Excerpted passage:
Within the top-level model repository directory there must be zero or more sub-directories. Each of the sub-directories contains the repository information for the corresponding model. The config.pbtxt file describes the model configuration for the model. For some models, config.pbtxt is required while for others it is optional. See Auto-Generated Model Configuration for more information.

Each directory must have at least one numeric sub-directory representing a version of the model. For more information about how the model versions are handled by Triton see Model Versions. Each model is executed by a specific backend. Within each version sub-directory there must be the files required by that backend. For example, models that use framework backends such as PyTorch, ONNX and TensorFlow must provide the framework-specific model files.

Model Repository Locations

Triton can access models from one or more locally accessible file paths, from Google Cloud Storage, and from Amazon S3.

Local File System

For a locally accessible file-system the absolute path must be specified.

$ tritonserver --model-repository=/path/to/model/repository ...

Google Cloud Storage

For a model repository residing in Google Cloud Storage, the repository path must be prefixed with gs://.

$ tritonserver --model-repository=gs://bucket/path/to/model/repository ...

S3

For a model repository residing in Amazon S3, the path must be prefixed with s3://.

$ tritonserver --model-repository=s3://bucket/path/to/model/repository ...

Supplied material:
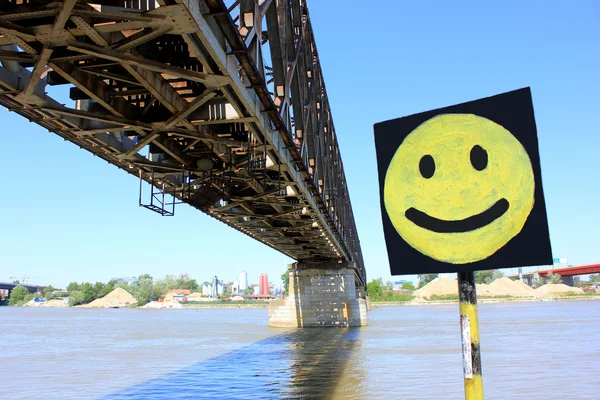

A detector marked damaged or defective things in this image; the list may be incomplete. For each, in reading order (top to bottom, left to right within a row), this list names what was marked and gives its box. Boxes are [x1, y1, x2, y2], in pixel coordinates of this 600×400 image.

rusty steel bridge [0, 0, 366, 284]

Work request 1: Name every storage location that the Triton model repository excerpt says Triton can access models from.
Work request 2: Please write a continuation of the Triton model repository excerpt, starting right after its last line.
The material was drawn from a separate source.

Task answer 1:
- Locally accessible file paths (local file system)
- Google Cloud Storage
- Amazon S3

Task answer 2:
For a local or private instance of S3, the prefix s3:// must be followed by the host and port (separated by a semicolon) and subsequently the bucket path.

$ tritonserver --model-repository=s3://host:port/bucket/path/to/model/repository ...

When using S3, the credentials and default region can be passed by using either the aws config command or via the respective environment variables. If the environment variables are set they will take a higher priority and will be used by Triton instead of the credentials set using the aws config command.

Model Versions

Each model can have one or more versions available in the model repository. Each version is stored in its own, numerically named, subdirectory where the name of the subdirectory corresponds to the version number of the model. The subdirectories that are not numerically named, or have names that start with zero (0) will be ignored. Each model configuration specifies a version policy that controls which of the versions in the model repository are made available by Triton at any given time.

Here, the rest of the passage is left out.